Write out each record below exactly as it appears, with no pictures.

DATASET CONTENT:
+-------+
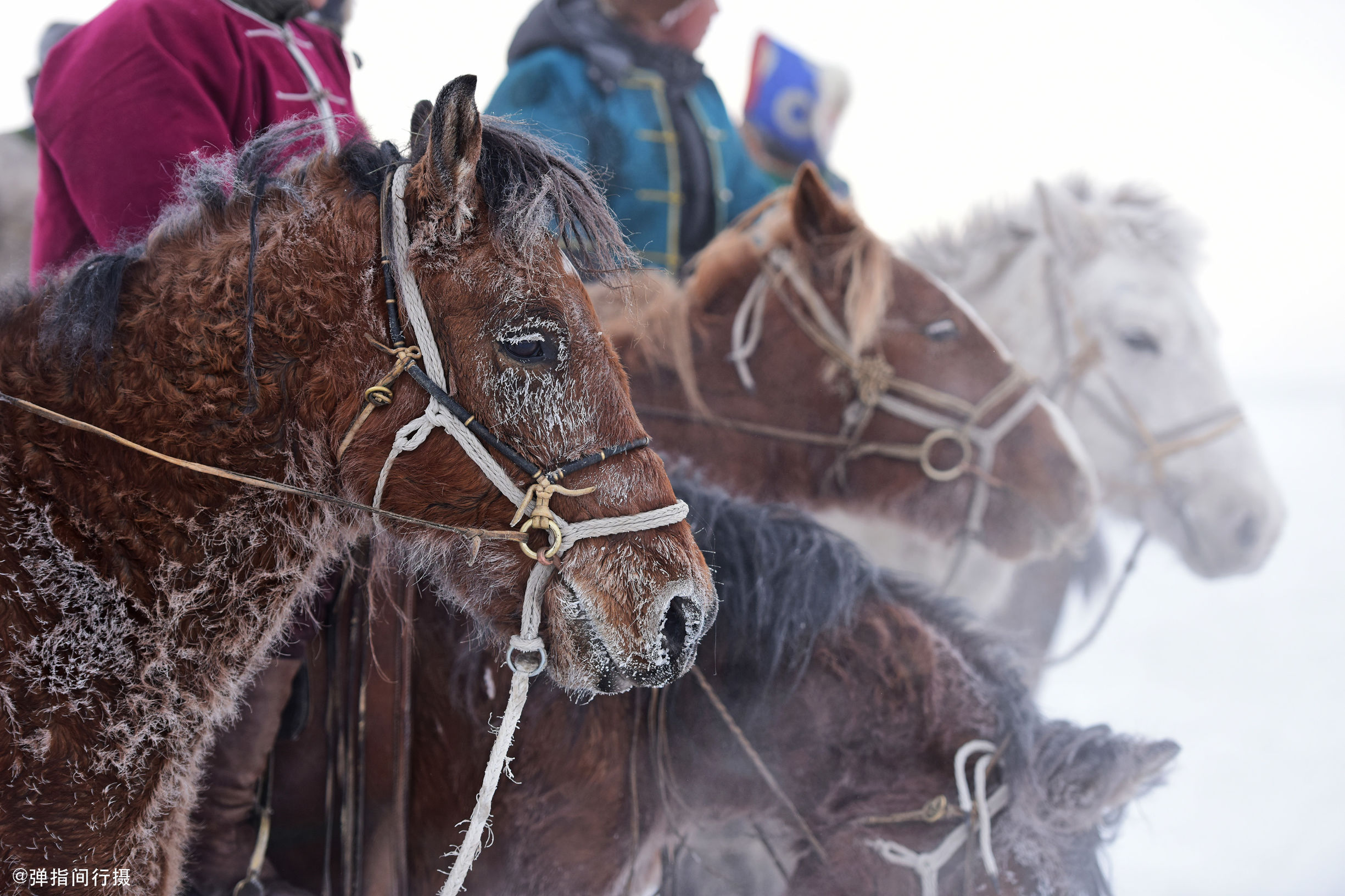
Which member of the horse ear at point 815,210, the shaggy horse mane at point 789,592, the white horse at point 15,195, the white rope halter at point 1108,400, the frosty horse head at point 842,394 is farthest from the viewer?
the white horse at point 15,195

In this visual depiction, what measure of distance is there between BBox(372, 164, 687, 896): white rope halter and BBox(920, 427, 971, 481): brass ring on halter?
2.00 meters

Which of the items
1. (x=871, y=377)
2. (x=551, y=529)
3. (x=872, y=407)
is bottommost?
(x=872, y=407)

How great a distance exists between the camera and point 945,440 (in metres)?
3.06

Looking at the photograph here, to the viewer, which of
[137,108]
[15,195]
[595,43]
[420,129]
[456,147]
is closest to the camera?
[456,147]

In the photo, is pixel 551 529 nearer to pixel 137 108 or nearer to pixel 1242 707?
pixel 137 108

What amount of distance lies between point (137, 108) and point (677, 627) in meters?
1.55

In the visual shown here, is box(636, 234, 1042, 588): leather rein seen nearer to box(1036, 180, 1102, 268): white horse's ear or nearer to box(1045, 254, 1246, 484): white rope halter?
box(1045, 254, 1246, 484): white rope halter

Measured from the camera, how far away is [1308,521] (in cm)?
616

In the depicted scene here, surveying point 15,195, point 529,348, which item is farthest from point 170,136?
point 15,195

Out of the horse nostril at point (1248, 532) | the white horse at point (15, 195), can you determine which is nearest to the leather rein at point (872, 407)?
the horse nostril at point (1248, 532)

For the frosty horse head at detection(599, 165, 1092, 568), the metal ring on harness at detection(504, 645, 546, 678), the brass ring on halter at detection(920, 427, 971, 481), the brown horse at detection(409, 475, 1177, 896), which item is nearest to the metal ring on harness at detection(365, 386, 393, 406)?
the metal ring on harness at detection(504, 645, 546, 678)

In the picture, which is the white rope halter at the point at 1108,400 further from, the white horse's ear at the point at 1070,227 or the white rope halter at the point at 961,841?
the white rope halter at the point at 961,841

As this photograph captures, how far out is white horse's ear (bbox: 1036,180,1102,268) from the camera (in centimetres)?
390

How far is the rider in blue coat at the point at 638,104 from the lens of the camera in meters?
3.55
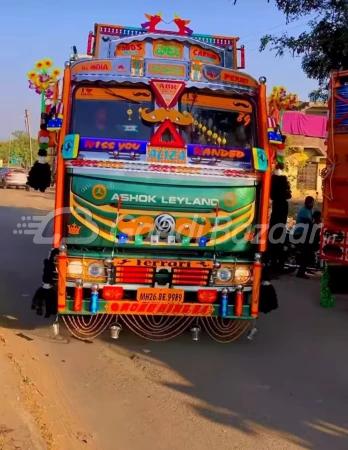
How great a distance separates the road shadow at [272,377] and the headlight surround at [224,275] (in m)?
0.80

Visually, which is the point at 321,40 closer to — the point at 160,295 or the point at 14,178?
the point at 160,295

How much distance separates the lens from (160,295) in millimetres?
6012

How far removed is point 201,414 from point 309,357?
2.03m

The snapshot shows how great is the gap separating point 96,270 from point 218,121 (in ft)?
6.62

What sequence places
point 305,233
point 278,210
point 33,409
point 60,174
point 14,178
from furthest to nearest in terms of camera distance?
+-------+
RESPONSE TO THE EXERCISE:
Which member of the horse ear at point 815,210, the shaggy horse mane at point 789,592, the white horse at point 15,195, the white rope halter at point 1108,400, the frosty horse head at point 842,394 is farthest from the viewer?
the white horse at point 15,195

In this visual depiction, what measure of distance is there between BBox(372, 164, 687, 896): white rope halter and BBox(920, 427, 971, 481): brass ring on halter?
2.00 meters

Which of the items
1. (x=871, y=377)
2. (x=551, y=529)
3. (x=872, y=407)
is bottommost?
(x=872, y=407)

How great a distance exists between the camera and point 945,440 (in metres)?
3.06

Looking at the photograph here, to the viewer, which of
[137,108]
[15,195]
[595,43]
[420,129]
[456,147]
is closest to the camera?
[456,147]

In the photo, is pixel 551 529 nearer to pixel 137 108 or nearer to pixel 1242 707?
pixel 137 108

What amount of distance lies between point (137, 108) and point (677, 627) in meters?
1.55

In the visual shown here, is box(636, 234, 1042, 588): leather rein seen nearer to box(1036, 180, 1102, 268): white horse's ear or nearer to box(1045, 254, 1246, 484): white rope halter?
box(1045, 254, 1246, 484): white rope halter

Measured from the camera, how far away is [1308,521] (in cm)?
616

In the depicted scene here, surveying point 15,195, point 529,348, which item is farthest from point 170,136?
point 15,195

Out of the horse nostril at point (1248, 532) | the white horse at point (15, 195), can you determine which is nearest to the leather rein at point (872, 407)?
the horse nostril at point (1248, 532)

For the frosty horse head at detection(599, 165, 1092, 568), the metal ring on harness at detection(504, 645, 546, 678), the brass ring on halter at detection(920, 427, 971, 481), the brown horse at detection(409, 475, 1177, 896), which item is nearest to the metal ring on harness at detection(365, 386, 393, 406)?
the metal ring on harness at detection(504, 645, 546, 678)

In the picture, which is the white rope halter at the point at 1108,400 further from, the white horse's ear at the point at 1070,227 or the white rope halter at the point at 961,841?
the white rope halter at the point at 961,841

As this photograph captures, how far out is white horse's ear (bbox: 1036,180,1102,268) from the camera (in centimetres)?
390

How far is the rider in blue coat at the point at 638,104 from the lens of the camera in meters?
3.55
How great a distance separates the road shadow at [272,377] and the headlight surround at [224,275] (in m)?
0.80

Visually, which is the point at 321,40 closer to — the point at 160,295 or the point at 14,178?
the point at 160,295

How much distance separates the lens from (160,295) in millimetres?
6012

How far removed is point 201,414 from point 309,357?
2.03m

The snapshot shows how great is the gap separating point 96,270 from point 218,121 (in ft)?
6.62

What sequence places
point 305,233
point 278,210
point 33,409
point 60,174
point 14,178
from furthest to nearest in terms of camera distance?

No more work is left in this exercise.